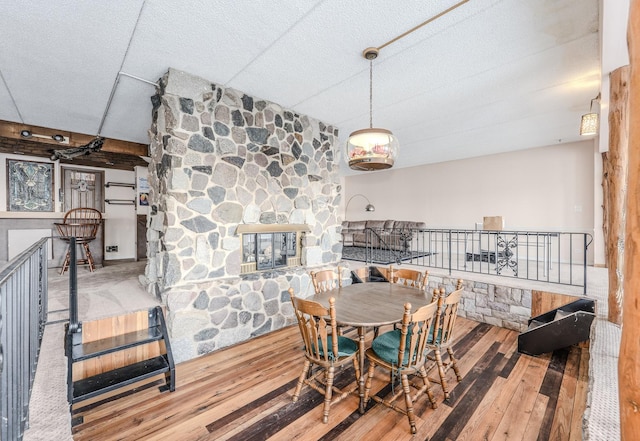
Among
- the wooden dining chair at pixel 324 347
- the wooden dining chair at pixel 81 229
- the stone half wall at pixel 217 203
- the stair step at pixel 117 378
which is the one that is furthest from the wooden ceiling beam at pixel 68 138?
the wooden dining chair at pixel 324 347

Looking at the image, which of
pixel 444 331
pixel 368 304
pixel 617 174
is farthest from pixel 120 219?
pixel 617 174

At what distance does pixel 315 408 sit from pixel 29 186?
5950 mm

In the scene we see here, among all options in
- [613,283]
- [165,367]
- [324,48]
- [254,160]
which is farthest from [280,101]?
[613,283]

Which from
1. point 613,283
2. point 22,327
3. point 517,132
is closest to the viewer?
point 22,327

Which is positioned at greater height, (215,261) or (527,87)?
(527,87)

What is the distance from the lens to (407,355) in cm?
212

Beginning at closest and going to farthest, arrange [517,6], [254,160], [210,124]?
[517,6] < [210,124] < [254,160]

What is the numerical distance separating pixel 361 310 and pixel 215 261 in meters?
1.66

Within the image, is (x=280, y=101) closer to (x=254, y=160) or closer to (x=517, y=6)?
(x=254, y=160)

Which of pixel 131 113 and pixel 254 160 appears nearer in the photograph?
pixel 254 160

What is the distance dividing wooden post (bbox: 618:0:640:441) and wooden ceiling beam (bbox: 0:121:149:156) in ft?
18.5

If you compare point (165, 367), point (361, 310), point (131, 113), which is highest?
point (131, 113)

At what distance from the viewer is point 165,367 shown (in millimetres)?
2416

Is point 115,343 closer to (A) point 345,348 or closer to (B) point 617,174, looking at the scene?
(A) point 345,348
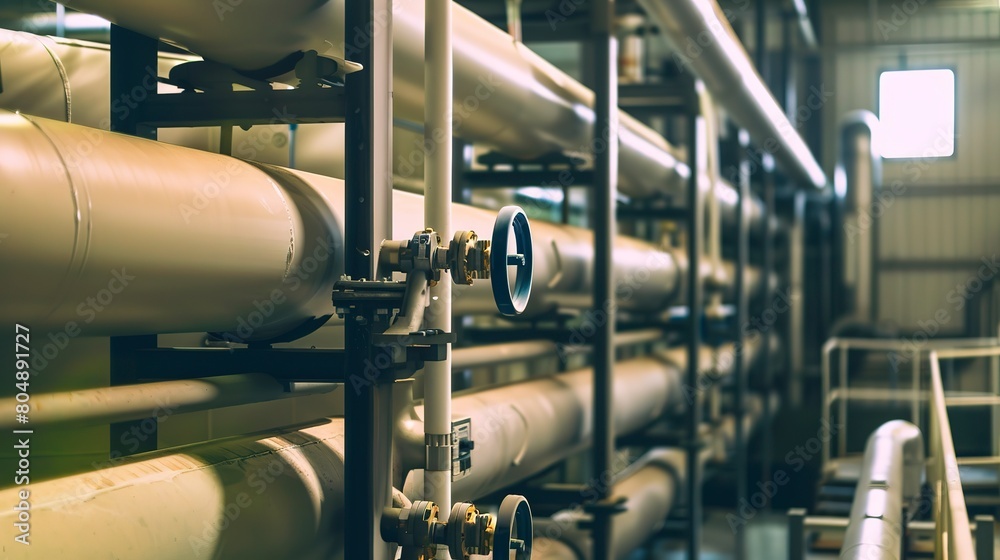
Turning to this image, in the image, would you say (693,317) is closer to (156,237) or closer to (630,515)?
(630,515)

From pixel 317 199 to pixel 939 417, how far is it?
4.36 feet

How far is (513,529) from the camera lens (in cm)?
142

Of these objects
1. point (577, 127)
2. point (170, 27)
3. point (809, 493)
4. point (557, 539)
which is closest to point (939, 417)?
point (557, 539)

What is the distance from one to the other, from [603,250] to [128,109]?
4.60ft

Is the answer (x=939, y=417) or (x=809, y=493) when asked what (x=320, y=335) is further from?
(x=809, y=493)

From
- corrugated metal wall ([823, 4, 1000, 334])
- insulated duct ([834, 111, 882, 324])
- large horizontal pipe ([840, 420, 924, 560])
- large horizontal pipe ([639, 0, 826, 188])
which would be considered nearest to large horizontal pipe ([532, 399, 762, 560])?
large horizontal pipe ([840, 420, 924, 560])

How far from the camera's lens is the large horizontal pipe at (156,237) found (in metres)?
0.91

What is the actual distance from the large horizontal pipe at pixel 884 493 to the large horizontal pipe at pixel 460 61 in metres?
1.01

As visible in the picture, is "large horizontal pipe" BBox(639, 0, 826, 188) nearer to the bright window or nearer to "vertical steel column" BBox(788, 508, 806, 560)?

..........

Set problem: Copy everything from the start of the listing down through the line containing "[517,6] < [210,124] < [254,160]", renaming "stair step" to "staircase tread" and keeping all else unchanged. Leave the pictures out of your answer.

Response to this exercise:
Among
- the wooden dining chair at pixel 324 347
- the wooden dining chair at pixel 81 229
- the stone half wall at pixel 217 203
- the staircase tread at pixel 117 378
which is the one that is furthest from the wooden ceiling beam at pixel 68 138?
the wooden dining chair at pixel 324 347

Looking at the image, which of
pixel 444 331
pixel 368 304
pixel 617 174
is farthest from pixel 120 219?
pixel 617 174

At what distance does pixel 315 408 sit from pixel 29 186?
5950 mm

In the scene we see here, among all options in
- [613,283]
- [165,367]
- [324,48]
- [254,160]
which is farthest from [280,101]?
[613,283]

Which from
1. point 613,283
2. point 22,327
3. point 517,132
is closest to the viewer?
point 22,327

Which is positioned at greater height, (215,261) or (527,87)?
(527,87)

What is the distance from the lens to (407,355) in cm?
212

Beginning at closest and going to farthest, arrange [517,6], [254,160], [210,124]?
[517,6] < [210,124] < [254,160]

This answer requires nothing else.